Targono presents two arguments in his petition for review. First, he argues that the
BIA erred in concluding that he failed to demonstrate past persecution. In denying relief,
the BIA reasoned that the incidents Targono endured, viewed cumulatively, did not rise to
the level of persecution. We agree. Although unfortunate, the taunting, stealing, and
hitting Targono faced were not so severe that they constituted a threat to his life or
freedom. See
id.
Second, Targono argues that the BIA failed to consider whether a pattern or
practice of persecution against Chinese Christians exists in Indonesia. Though the IJ
expressly held that the background evidence Targono submitted failed to demonstrate a
pattern or practice of persecution against Chinese Christians in Indonesia, the BIA did
not. Rather, the BIA stated generally that Targono “did not show a clear probability of
persecution upon his return [to Indonesia],” AR 145, and expressly agreed with the IJ’s
holding that Targono failed to demonstrate that he would be singled out for persecution.

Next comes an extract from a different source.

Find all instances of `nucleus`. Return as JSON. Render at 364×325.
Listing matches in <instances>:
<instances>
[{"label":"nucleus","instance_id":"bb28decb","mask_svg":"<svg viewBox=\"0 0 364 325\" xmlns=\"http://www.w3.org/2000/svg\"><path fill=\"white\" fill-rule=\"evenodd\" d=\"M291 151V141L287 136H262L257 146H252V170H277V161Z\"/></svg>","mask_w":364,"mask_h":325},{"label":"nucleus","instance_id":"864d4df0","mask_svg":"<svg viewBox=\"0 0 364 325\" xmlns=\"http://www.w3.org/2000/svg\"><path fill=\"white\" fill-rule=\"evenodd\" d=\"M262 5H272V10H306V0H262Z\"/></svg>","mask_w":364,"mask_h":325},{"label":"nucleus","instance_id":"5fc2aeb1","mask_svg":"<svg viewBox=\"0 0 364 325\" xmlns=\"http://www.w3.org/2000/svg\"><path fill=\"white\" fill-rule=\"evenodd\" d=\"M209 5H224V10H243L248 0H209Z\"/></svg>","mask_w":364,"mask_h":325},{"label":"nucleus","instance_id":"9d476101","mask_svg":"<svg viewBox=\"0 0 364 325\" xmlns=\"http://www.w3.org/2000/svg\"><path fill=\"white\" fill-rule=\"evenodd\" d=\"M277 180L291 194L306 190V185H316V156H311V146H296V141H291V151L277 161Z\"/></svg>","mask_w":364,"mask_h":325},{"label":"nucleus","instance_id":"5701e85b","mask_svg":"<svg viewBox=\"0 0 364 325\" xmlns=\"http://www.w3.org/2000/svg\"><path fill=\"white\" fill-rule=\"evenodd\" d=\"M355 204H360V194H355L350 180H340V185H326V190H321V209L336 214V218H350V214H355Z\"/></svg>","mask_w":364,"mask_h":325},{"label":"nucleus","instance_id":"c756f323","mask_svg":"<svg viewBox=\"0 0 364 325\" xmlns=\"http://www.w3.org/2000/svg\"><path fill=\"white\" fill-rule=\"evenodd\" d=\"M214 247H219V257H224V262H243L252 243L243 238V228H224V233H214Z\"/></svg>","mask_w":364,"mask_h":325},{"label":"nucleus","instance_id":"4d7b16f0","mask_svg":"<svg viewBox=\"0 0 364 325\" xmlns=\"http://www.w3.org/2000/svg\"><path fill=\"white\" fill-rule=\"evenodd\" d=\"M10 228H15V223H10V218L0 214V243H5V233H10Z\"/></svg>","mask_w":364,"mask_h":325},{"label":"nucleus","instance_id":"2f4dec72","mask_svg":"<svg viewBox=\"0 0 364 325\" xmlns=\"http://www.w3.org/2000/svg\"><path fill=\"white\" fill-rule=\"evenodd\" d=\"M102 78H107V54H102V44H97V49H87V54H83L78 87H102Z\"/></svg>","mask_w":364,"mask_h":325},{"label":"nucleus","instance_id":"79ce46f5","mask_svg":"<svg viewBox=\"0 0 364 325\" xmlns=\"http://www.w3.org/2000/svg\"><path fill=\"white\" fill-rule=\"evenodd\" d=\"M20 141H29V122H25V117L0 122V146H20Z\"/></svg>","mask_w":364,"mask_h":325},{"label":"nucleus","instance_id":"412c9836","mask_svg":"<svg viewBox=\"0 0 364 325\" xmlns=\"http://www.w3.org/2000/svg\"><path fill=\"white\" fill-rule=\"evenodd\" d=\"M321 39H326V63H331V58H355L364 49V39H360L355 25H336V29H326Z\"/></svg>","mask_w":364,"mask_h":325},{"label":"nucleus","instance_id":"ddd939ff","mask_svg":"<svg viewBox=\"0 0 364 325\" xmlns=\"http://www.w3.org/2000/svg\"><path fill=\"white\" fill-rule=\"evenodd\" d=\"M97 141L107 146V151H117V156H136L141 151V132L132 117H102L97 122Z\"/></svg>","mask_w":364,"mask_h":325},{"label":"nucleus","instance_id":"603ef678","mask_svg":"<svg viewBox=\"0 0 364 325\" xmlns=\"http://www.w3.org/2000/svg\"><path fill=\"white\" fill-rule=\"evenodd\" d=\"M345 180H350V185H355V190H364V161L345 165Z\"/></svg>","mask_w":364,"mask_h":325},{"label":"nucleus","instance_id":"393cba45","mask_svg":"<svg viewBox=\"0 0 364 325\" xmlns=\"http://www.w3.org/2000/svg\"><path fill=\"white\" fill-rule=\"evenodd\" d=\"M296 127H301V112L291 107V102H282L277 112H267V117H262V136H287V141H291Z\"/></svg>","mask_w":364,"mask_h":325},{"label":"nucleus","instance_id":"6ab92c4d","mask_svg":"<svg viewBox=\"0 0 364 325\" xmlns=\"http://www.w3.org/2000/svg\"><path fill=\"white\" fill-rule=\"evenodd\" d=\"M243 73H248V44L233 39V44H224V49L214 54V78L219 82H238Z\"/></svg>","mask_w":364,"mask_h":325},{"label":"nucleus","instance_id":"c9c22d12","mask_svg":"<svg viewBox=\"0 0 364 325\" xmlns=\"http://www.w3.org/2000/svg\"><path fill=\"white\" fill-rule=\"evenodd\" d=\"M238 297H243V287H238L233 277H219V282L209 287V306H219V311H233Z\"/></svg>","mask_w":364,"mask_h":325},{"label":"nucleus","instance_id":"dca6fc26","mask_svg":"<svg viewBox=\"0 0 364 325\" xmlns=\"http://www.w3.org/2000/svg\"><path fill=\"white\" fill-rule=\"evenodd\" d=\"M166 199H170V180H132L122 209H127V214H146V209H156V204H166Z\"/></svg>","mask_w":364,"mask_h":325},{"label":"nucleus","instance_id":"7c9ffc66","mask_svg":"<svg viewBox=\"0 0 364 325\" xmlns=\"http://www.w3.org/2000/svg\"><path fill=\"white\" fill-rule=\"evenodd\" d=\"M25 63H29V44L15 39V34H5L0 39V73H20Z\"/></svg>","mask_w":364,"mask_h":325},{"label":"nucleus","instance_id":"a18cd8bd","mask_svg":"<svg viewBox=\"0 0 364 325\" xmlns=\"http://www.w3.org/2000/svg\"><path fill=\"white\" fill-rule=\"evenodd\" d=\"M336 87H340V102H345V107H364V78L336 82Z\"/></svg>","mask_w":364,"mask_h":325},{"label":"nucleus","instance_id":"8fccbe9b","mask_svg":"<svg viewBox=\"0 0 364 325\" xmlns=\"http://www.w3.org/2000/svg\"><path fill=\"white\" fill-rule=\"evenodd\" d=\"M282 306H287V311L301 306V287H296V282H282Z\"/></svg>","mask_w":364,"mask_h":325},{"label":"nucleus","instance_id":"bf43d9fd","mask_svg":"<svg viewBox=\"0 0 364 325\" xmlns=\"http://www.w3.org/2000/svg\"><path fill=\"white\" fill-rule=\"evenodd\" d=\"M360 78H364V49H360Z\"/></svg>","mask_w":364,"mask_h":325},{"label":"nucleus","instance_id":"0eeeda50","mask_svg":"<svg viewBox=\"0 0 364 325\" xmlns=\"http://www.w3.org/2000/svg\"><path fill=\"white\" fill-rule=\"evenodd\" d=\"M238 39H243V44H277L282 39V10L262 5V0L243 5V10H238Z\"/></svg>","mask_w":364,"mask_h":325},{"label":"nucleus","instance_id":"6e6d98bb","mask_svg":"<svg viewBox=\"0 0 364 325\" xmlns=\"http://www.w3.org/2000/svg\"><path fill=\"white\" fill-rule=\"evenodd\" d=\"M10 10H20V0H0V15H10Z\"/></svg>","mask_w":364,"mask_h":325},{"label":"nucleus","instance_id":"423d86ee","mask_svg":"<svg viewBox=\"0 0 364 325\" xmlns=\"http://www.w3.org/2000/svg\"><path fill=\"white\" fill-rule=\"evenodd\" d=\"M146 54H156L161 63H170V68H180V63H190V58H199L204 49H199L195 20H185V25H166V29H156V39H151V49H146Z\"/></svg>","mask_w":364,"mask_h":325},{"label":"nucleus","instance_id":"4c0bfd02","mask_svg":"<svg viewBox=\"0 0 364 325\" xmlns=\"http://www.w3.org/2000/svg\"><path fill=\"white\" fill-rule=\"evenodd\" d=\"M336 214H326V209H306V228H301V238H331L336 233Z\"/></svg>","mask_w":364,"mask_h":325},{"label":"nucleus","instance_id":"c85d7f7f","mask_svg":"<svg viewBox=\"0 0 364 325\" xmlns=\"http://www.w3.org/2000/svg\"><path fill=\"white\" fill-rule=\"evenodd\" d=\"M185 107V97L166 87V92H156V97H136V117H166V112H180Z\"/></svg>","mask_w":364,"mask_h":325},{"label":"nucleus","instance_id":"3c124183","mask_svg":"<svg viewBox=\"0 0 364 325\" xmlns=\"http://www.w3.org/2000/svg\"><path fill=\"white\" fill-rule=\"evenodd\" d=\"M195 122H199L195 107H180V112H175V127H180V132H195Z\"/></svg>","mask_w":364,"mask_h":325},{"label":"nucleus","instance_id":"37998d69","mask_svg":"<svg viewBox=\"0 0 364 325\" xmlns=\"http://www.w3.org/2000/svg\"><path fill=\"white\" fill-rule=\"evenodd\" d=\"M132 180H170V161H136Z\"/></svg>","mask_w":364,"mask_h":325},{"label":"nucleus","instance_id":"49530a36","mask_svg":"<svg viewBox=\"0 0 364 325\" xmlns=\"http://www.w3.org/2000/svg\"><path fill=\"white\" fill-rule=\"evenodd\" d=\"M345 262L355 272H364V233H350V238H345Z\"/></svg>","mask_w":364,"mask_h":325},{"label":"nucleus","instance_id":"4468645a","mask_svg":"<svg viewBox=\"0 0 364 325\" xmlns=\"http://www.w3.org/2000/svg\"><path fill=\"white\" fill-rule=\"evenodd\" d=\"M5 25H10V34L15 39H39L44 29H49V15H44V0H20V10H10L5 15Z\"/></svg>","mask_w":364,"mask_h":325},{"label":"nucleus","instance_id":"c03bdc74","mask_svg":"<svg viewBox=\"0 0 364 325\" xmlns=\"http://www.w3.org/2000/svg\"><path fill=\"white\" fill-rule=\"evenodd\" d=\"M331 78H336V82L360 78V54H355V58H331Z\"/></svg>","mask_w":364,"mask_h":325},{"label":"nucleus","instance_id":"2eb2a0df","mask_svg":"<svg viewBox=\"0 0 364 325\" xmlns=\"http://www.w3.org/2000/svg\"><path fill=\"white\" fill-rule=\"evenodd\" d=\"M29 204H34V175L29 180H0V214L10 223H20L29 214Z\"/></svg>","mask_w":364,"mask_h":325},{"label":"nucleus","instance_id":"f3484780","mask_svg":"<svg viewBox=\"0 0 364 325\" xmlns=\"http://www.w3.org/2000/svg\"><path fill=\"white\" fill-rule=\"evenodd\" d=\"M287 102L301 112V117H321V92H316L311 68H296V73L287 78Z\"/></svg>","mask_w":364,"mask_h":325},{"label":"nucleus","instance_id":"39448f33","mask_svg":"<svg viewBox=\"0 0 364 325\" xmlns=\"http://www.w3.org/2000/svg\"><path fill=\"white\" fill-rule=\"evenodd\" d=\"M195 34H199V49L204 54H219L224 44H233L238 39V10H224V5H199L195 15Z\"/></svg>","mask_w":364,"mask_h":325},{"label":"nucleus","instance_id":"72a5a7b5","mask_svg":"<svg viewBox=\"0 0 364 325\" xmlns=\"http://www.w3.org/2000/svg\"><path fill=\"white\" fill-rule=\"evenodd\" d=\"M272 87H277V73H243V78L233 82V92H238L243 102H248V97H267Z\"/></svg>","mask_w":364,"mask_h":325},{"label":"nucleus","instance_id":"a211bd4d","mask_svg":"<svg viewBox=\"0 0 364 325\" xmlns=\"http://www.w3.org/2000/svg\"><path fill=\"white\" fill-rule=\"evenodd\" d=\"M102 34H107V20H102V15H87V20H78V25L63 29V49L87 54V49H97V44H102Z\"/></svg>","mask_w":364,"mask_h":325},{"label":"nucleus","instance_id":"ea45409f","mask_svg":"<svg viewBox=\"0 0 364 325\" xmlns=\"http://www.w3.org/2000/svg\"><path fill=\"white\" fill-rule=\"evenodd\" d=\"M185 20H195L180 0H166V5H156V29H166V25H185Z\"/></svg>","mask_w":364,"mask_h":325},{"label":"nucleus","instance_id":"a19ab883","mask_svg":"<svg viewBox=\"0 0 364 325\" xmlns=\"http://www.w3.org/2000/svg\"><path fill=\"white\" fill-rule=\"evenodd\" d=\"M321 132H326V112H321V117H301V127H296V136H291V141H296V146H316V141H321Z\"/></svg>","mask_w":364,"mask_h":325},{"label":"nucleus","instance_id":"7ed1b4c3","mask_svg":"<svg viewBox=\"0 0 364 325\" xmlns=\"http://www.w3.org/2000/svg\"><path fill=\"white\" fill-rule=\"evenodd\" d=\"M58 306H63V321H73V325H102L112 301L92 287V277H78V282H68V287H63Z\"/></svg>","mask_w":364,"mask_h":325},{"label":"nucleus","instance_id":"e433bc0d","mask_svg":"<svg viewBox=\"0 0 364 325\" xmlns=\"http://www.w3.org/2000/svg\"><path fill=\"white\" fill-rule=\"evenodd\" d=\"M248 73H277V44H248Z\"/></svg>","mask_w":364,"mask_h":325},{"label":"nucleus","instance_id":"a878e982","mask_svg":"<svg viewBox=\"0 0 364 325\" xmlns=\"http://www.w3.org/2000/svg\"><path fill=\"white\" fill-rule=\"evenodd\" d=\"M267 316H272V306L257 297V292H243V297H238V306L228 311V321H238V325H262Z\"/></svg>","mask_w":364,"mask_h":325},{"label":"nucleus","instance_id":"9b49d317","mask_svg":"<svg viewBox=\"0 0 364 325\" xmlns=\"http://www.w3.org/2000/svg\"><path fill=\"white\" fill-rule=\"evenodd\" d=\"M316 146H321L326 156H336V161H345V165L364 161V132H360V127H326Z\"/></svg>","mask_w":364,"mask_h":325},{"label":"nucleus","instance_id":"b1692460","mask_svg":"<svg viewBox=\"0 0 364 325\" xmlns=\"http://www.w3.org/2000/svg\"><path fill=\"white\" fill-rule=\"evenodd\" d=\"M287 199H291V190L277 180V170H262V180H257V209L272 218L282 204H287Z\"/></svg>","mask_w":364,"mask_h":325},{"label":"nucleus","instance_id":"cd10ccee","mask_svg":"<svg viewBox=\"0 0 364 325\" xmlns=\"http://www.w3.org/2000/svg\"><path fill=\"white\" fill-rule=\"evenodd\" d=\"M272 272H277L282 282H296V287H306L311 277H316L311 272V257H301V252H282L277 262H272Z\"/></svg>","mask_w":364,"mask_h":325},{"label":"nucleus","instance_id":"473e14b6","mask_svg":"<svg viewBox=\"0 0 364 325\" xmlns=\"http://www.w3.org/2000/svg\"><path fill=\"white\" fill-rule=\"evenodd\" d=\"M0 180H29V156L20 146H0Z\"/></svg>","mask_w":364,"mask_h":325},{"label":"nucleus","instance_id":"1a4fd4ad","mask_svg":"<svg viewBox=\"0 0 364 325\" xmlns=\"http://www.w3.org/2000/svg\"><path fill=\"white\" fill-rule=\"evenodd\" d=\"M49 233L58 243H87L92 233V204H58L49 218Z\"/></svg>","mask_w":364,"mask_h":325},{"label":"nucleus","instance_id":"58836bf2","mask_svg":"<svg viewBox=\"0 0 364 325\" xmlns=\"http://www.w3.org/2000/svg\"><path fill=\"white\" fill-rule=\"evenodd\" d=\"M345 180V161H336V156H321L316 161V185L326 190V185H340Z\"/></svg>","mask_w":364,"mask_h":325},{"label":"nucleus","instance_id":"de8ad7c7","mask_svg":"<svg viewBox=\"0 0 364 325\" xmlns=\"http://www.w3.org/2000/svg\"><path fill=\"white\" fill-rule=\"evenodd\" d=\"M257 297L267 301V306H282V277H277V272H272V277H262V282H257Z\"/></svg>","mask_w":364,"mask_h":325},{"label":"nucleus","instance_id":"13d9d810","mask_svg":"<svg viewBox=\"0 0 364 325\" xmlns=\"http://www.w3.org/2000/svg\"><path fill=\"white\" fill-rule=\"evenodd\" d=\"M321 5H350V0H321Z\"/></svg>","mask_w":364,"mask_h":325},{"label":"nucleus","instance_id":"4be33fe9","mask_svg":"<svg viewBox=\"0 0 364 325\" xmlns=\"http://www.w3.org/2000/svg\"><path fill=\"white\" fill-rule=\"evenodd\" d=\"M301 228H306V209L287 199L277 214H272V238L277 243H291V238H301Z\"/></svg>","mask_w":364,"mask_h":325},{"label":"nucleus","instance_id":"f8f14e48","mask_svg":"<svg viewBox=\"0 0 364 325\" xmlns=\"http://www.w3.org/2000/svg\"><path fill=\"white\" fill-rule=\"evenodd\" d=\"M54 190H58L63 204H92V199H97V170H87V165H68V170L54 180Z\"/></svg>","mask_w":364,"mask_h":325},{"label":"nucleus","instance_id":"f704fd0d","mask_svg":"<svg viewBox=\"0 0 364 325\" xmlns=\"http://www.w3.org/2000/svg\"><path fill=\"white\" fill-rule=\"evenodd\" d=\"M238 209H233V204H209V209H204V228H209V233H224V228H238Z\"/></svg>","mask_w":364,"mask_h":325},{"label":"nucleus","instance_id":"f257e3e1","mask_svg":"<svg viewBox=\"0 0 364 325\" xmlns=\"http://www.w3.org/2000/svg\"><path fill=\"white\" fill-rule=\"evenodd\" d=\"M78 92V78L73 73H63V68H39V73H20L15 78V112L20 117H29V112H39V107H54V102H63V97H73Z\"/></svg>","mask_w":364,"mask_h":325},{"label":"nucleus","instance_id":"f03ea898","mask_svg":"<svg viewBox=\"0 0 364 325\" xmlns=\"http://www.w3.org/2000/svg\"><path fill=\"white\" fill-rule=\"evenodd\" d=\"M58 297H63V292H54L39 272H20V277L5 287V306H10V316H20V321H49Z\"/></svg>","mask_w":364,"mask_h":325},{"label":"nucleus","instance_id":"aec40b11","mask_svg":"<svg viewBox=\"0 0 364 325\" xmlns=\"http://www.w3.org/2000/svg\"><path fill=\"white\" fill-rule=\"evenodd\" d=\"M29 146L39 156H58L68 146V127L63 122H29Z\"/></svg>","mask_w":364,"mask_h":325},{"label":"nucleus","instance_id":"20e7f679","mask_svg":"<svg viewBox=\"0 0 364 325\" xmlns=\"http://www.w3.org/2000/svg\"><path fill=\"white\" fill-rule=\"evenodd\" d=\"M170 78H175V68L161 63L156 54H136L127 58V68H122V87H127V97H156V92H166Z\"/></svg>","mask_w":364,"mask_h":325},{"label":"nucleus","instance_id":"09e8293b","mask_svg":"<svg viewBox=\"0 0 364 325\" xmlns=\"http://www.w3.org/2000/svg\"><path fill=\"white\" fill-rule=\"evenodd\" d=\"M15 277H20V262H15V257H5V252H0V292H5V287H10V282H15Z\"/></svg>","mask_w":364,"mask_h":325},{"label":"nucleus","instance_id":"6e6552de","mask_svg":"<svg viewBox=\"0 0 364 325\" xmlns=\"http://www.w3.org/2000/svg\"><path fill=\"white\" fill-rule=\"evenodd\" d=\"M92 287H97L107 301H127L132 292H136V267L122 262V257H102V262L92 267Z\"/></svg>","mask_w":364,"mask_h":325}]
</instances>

Targono contends that the Board’s omission requires a remand for further consideration.
We disagree. “The Board is not required to write an exegesis on every contention, but
4
only to show that it has reviewed the record and grasped the [alien’s] claims.” Sevoian v.
Ashcroft,
290 F.3d 166, 178 (3d Cir. 2002) (internal citations and quotation marks
omitted). In declining to expressly discuss Targono’s “pattern or practice” claim, the
Board implicitly adopted the IJ’s reasoning. To the extent that Targono challenges the
Agency’s determination that the background evidence he provided did not show a pattern
or practice of persecution, we agree with the Government that such a claim lacks merit.
We held in Sioe Tjen Wong v. Att’y Gen.,
539 F.3d 225, 233-34 (3d Cir. 2008), that the
same reports Targono provided were insufficient to demonstrate such a pattern or
practice.
Accordingly, we will deny the petition for review.